Trump administration disbands climate change advisory committee

Impact

The Trump administration delivered another setback to the fight against climate change on Sunday, as the White House dissolved the federal advisory panel for the National Climate Assessment.

The 15-person committee, which includes academics, local officials and corporate representatives, was informed on Friday that its charter, which expired Sunday, would not be renewed by the Trump administration, the Washington Post reported.

First established in 2015, the federal advisory committee worked to translate the findings of the National Climate Assessment into concrete guidance for officials in both the private and public sectors.

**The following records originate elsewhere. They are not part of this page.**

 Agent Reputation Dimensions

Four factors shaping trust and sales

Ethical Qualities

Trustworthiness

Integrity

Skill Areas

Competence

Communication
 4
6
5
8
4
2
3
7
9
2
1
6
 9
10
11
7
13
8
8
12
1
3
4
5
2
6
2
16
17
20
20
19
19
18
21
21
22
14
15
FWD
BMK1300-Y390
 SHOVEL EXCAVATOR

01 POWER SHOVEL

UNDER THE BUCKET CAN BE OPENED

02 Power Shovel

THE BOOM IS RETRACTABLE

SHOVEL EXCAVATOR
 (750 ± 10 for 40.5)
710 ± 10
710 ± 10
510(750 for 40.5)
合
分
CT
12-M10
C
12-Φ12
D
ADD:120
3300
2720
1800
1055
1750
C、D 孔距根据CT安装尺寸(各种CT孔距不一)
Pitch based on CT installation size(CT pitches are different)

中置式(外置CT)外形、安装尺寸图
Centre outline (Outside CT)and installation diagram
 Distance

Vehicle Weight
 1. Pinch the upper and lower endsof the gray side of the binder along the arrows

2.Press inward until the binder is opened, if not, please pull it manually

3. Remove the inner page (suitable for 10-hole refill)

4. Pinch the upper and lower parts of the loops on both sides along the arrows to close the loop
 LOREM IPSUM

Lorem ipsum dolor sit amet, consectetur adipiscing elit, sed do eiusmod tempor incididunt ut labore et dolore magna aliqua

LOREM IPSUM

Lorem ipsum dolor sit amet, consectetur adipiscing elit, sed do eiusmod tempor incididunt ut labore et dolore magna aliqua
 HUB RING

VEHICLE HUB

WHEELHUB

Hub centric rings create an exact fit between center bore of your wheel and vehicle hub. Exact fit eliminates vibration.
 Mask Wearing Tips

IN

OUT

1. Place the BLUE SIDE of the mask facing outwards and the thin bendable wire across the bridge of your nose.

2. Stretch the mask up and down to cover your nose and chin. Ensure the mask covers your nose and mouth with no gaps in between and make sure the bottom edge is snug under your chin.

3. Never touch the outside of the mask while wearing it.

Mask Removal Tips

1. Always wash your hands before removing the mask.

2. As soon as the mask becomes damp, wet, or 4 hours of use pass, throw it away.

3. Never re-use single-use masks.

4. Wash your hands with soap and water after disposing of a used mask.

The National Climate Assessment is scheduled to come out every four years, although the Post notes that only three reports have been released since it first became mandated in 1990.

The next assessment is currently scheduled to be released in 2018, though some Trump critics are concerned that the president’s administration will take steps to censor the assessment following reports that the U.S. Department of Agriculture is requesting its staff not to use the term “climate change” in its work.

“It doesn’t seem to be the best course of action,” committee chair Richard Moss, an adjunct professor in the University of Maryland’s Department of Geographical Sciences, told the Post about the White House’s decision to end the committee. “We’re going to be running huge risks here and possibly end up hurting the next generation’s economic prospects.”

Trump’s decision to dissolve the committee was met with criticism from those supporting the fight against climate change, the Post noted. Seattle mayor Ed Murray told the Post that the move represented “an example of the president not leading, and the president stepping away from reality,” adding that when it comes to climate change, Trump “has left us all individually to figure it out.”

The committee’s disbandment is the latest in a string of moves undertaken by the Trump administration to weaken the government’s efforts against climate change, including removing the U.S. from the Paris agreement. Most recently, the president signed an executive order on infrastructure Tuesday that overturned a requirement that the federal government take projected sea-rise into account when giving federal aid to projects built in coastal floodplains, according to the Post.

Although the Trump administration has taken steps to either alter or temporarily suspend other climate change-related federal groups, the National Climate Assessment committee’s removal is the first time such a group has been completely abolished, the Post noted.